Rieder Beat · Ständerat · 2019-12-05
Rieder Beat · Ständerat · Wallis · Die Mitte-Fraktion. Die Mitte. EVP. · 2019-12-05
Wortprotokoll
Es geht nicht nur um den Verkehr im Zusammenhang mit sportlichen Anlässen, sondern um den Verkehr allgemein. Ich möchte vorweg erwähnen, dass die praktisch gleichlautende Motion Rösti 19.4345, "Verkehrserschliessung von Kandersteg bei einem Spontanereignis in Mitholz und/oder während der Räumungsarbeiten dauerhaft von Norden her sicherstellen", im Nationalrat deponiert wurde, weil es hier wirklich um ein äusserst wichtiges Problem für die betroffenen Kantone und Regionen geht. Das möchte ich Ihnen eingehend darlegen.

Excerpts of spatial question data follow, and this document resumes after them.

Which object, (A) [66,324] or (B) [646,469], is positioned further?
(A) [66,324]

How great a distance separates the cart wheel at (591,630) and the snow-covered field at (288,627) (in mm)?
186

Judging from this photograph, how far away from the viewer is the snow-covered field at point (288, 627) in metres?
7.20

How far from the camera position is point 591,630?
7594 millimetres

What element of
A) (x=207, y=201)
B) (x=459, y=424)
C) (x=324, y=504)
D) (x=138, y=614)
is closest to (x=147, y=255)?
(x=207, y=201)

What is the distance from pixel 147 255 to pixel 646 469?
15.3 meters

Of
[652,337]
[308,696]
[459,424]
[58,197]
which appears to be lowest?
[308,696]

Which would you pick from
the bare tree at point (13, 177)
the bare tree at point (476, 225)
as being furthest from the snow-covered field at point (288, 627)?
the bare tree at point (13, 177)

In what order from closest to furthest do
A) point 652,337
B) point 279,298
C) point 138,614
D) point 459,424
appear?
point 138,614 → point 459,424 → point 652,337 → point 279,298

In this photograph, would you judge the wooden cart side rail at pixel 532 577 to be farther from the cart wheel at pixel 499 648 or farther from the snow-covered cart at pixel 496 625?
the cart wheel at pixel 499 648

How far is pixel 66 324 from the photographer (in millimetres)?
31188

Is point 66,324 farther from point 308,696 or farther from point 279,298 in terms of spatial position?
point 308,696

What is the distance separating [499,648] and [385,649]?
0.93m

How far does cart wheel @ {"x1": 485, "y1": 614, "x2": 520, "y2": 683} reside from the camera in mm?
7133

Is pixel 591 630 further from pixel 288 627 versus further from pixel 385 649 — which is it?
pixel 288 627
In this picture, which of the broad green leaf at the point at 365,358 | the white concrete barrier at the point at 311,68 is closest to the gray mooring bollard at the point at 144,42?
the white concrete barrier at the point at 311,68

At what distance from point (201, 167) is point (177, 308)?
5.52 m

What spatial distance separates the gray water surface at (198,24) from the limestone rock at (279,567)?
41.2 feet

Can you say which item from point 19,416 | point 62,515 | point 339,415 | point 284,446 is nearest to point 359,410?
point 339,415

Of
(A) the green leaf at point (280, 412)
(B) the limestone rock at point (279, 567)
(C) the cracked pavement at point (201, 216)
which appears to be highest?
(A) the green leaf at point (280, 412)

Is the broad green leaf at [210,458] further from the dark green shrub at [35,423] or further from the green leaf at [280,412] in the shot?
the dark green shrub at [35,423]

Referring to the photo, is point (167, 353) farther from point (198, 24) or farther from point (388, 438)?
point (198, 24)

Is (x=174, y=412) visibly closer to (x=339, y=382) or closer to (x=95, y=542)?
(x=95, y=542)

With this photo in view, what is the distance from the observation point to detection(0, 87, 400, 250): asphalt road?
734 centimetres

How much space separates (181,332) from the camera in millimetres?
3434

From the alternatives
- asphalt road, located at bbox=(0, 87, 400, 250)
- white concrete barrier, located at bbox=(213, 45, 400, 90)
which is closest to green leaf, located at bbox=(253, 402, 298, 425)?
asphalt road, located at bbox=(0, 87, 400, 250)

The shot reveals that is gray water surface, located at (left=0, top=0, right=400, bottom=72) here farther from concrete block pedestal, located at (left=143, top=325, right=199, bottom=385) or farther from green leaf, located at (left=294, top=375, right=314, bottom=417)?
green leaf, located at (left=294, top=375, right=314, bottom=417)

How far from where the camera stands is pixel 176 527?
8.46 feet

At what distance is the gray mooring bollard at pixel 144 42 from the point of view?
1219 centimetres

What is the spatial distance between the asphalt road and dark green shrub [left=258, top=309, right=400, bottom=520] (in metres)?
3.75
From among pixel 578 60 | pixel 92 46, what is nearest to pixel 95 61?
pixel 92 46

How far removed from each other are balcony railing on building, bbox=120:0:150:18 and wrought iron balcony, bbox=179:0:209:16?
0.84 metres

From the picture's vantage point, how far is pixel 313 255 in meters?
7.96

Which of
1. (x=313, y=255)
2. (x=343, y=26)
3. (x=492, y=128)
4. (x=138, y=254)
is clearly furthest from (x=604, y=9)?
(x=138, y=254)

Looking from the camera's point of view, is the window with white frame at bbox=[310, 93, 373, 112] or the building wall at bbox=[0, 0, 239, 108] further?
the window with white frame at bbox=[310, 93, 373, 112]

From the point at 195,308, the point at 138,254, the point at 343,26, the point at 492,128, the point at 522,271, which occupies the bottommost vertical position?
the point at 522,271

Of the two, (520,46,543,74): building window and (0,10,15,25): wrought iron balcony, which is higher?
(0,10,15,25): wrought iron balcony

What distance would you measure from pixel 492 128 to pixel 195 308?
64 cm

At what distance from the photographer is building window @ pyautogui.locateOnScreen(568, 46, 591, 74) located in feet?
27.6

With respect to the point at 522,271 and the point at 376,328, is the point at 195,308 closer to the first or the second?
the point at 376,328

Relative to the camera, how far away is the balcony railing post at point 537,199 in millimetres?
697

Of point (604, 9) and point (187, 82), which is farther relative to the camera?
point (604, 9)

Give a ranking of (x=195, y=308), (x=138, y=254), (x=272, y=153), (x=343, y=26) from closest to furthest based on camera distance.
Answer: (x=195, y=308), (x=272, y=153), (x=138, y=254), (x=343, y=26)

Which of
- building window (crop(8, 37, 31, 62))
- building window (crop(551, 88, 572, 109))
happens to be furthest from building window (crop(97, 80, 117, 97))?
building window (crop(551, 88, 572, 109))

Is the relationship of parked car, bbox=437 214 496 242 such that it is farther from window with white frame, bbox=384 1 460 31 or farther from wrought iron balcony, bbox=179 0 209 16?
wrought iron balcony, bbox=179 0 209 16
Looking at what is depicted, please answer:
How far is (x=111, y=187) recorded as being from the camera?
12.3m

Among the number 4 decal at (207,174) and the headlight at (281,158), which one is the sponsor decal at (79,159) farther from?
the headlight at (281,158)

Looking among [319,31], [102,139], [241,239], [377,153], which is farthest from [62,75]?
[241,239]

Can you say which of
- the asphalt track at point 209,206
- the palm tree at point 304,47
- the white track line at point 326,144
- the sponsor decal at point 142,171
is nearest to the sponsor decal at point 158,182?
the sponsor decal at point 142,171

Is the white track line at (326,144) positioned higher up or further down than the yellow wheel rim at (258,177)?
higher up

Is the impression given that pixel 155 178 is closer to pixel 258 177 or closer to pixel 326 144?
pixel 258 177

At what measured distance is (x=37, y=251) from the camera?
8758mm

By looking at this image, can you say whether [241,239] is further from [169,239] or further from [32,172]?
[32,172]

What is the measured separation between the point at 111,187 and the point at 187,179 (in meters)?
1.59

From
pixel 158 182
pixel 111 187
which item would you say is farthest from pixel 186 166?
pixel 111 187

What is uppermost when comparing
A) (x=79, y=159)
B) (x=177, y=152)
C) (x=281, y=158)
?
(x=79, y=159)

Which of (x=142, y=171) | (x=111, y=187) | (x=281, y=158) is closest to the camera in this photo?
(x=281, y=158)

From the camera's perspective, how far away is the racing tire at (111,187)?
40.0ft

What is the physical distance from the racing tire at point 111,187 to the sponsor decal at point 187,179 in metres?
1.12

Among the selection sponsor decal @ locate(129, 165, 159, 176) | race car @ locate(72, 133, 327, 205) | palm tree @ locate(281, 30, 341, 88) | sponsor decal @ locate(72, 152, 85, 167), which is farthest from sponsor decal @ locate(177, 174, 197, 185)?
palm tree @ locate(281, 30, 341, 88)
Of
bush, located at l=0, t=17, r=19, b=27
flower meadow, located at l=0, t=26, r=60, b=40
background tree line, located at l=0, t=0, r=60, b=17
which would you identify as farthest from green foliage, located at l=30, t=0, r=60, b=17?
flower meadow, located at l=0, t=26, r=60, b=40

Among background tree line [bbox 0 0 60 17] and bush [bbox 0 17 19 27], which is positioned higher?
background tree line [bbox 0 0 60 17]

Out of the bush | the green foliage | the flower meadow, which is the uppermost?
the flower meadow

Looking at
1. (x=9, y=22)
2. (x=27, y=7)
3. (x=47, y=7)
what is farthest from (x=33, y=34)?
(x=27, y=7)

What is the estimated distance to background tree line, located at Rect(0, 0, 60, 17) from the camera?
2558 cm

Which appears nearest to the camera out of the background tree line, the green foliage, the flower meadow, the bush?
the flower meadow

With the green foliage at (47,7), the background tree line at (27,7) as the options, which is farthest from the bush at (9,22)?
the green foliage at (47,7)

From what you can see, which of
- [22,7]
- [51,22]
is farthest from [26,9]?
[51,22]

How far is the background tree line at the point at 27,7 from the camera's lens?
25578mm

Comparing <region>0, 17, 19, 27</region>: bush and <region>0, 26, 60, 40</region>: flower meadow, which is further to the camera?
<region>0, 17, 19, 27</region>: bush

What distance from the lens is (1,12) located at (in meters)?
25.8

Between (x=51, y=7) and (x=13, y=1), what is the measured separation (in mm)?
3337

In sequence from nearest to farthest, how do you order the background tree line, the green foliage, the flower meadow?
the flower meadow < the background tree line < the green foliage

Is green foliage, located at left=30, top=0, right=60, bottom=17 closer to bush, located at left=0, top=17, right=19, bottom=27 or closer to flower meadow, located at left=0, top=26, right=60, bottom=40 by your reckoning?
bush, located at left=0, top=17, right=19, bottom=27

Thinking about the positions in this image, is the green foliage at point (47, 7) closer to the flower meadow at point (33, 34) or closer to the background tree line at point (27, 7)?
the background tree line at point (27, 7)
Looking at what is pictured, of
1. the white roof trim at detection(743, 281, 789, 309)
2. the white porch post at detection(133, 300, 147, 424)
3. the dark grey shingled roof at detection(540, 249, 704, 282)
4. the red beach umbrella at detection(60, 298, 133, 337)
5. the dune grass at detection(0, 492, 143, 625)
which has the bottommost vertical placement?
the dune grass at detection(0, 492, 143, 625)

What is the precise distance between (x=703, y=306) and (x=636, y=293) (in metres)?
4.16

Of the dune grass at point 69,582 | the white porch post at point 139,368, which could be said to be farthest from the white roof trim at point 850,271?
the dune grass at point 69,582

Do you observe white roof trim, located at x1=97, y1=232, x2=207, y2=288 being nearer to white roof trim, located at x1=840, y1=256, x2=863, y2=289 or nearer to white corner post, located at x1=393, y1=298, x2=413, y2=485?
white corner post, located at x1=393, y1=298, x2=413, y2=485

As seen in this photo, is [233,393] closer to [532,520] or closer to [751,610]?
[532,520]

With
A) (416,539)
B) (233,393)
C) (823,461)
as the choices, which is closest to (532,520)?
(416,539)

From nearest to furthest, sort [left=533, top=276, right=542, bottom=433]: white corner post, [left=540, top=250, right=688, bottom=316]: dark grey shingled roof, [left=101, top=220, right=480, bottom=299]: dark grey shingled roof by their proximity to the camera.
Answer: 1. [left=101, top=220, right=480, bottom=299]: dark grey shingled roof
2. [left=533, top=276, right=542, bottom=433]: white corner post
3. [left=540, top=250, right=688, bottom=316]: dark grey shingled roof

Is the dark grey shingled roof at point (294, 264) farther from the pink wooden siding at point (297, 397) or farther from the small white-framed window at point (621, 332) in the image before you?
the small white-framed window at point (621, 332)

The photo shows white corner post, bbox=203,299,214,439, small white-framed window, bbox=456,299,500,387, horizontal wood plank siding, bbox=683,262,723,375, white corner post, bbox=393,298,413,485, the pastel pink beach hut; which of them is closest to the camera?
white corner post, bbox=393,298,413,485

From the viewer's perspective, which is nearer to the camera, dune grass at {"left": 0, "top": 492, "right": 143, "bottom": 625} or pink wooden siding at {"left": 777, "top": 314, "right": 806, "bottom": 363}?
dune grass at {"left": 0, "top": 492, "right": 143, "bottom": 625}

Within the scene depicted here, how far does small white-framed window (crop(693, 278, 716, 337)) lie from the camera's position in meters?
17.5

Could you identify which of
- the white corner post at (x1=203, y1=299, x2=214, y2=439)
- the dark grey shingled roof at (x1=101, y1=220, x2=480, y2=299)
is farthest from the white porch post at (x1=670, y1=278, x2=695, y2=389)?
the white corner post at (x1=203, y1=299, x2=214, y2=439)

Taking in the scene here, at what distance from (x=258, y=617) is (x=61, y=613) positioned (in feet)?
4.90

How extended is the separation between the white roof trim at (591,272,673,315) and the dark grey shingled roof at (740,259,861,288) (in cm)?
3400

Wir haben das Thema Mitholz bereits gestern bei der Beratung der Motion Grossen Jürg 18.3798, "Pulverfass Mitholz. Definitive Räumung des ehemaligen Munitionslagers", kennengelernt. Es ist offenkundig, dass das Munitionslager Mitholz, welches Mensch und Umwelt in vielfältiger Hinsicht gefährdet, möglichst rasch gefahrlos gemacht werden muss. Das ist der militärische Sprengstoff, den wir entsorgen müssen.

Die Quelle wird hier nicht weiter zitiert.